▸ Source excerpt:
==================================================

Day & Night (2010 film)
|Day & Night|
|Directed by||Teddy Newton|
|Written by||Teddy Newton|
|Produced by||Kevin Reher|
|Edited by||Greg Snyder|
|Music by||Michael Giacchino|
|Distributed by||Walt Disney Studios|
Day & Night is a 2010 American animated short film written and directed by Teddy Newton in his directorial debut and produced by Pixar. It was shown in theaters before Toy Story 3. and has been released to purchase on iTunes in the United States. Unlike most other Pixar shorts, the animation style combines 2D and 3D elements, and Up production designer Don Shank says it is "unlike anything Pixar has produced before".
Day & Night follows two characters, Day and Night. Inside Day is a day scene with a sun in the center, and inside Night is a night scene with a moon in the center. Whatever goes on inside of Day or Night expresses normal events that typically occur within a day or night, respectively, and these events often correspond with actions or emotions that Day or Night express or receive. For example, when Day is happy he will have a rainbow inside him, and when Night is happy he will have fireworks inside him.
Day and Night meet and at first, they are uneasy about each other. They are dismissive of each other because each perceives the other as being different, and their prejudices result in a physical altercation between the two. However, as the characters discover the many fascinating events that occur in each other, they learn to appreciate them and learn to like one another. At the end of the film, the Sun descends in Day and rises in Night, so that when the Sun is at the same height above the horizon in each, both characters appear to be identical. As the Sun continues its course, Day becomes Night, and Night becomes Day.
The short uses a novel effect of combining 2D and 3D animation. The outlines of both characters are hand drawn and animated in 2-D, while the scenes inside their silhouettes are rendered in 3D; the use of a masking technique allows the 2D characters to be windows into a 3D world inside them. The Day & Night is Pixar's second short film to be partially animated in 2D, after Your Friend the Rat.

==================================================

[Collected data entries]
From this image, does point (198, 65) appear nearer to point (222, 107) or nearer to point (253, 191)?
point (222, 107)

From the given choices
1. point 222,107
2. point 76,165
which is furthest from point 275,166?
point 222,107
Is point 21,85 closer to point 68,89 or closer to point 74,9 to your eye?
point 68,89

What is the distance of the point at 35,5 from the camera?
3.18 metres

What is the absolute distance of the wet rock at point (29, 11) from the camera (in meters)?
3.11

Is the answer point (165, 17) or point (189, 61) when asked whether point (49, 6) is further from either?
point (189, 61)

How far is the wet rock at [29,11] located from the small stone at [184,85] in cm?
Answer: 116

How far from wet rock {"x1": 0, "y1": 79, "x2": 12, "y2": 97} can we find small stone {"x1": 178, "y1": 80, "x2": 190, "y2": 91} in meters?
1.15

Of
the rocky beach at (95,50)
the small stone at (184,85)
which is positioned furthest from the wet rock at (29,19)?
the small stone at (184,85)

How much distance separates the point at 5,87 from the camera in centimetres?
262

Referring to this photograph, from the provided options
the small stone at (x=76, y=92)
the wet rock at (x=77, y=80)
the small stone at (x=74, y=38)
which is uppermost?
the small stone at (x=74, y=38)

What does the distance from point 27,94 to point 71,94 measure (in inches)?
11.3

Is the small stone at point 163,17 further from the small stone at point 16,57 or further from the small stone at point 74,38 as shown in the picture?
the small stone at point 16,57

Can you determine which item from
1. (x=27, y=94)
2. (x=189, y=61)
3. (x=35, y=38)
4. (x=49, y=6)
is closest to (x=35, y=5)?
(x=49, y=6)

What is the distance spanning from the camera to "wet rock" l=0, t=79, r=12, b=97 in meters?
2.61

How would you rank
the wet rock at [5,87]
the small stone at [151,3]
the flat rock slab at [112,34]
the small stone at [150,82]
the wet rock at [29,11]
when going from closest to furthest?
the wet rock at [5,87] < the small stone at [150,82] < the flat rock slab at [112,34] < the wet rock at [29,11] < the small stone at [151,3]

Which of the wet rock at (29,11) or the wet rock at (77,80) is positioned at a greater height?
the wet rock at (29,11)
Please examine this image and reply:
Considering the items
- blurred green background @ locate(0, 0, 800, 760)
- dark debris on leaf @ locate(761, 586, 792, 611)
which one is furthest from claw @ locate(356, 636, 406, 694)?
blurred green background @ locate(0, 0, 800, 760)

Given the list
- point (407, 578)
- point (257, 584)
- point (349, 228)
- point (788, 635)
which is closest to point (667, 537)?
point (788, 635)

==================================================

▸ What this exercise asks:
1: Can you output, word for word, the passage of the Day & Night article that opens with the words containing "Day & Night follows" and closes with "fireworks inside him."?
2: Could you express the records from the line containing "What does the" through the end of the records as a JSON list of strings, one string per line, leaving out blank lines?

▸ Solutions to the tasks:
1:
Day & Night follows two characters, Day and Night. Inside Day is a day scene with a sun in the center, and inside Night is a night scene with a moon in the center. Whatever goes on inside of Day or Night expresses normal events that typically occur within a day or night, respectively, and these events often correspond with actions or emotions that Day or Night express or receive. For example, when Day is happy he will have a rainbow inside him, and when Night is happy he will have fireworks inside him.

2:
[
  "What does the distance from point 27,94 to point 71,94 measure (in inches)?",
  "11.3",
  "Is the small stone at point 163,17 further from the small stone at point 16,57 or further from the small stone at point 74,38 as shown in the picture?",
  "the small stone at point 16,57",
  "Can you determine which item from",
  "1. (x=27, y=94)",
  "2. (x=189, y=61)",
  "3. (x=35, y=38)",
  "4. (x=49, y=6)",
  "is closest to (x=35, y=5)?",
  "(x=49, y=6)",
  "What is the distance spanning from the camera to \"wet rock\" l=0, t=79, r=12, b=97 in meters?",
  "2.61",
  "How would you rank",
  "the wet rock at [5,87]",
  "the small stone at [151,3]",
  "the flat rock slab at [112,34]",
  "the small stone at [150,82]",
  "the wet rock at [29,11]",
  "when going from closest to furthest?",
  "the wet rock at [5,87] < the small stone at [150,82] < the flat rock slab at [112,34] < the wet rock at [29,11] < the small stone at [151,3]",
  "Which of the wet rock at (29,11) or the wet rock at (77,80) is positioned at a greater height?",
  "the wet rock at (29,11)",
  "Please examine this image and reply:",
  "Considering the items",
  "- blurred green background @ locate(0, 0, 800, 760)",
  "- dark debris on leaf @ locate(761, 586, 792, 611)",
  "which one is furthest from claw @ locate(356, 636, 406, 694)?",
  "blurred green background @ locate(0, 0, 800, 760)",
  "Given the list",
  "- point (407, 578)",
  "- point (257, 584)",
  "- point (349, 228)",
  "- point (788, 635)",
  "which is closest to point (667, 537)?",
  "point (788, 635)"
]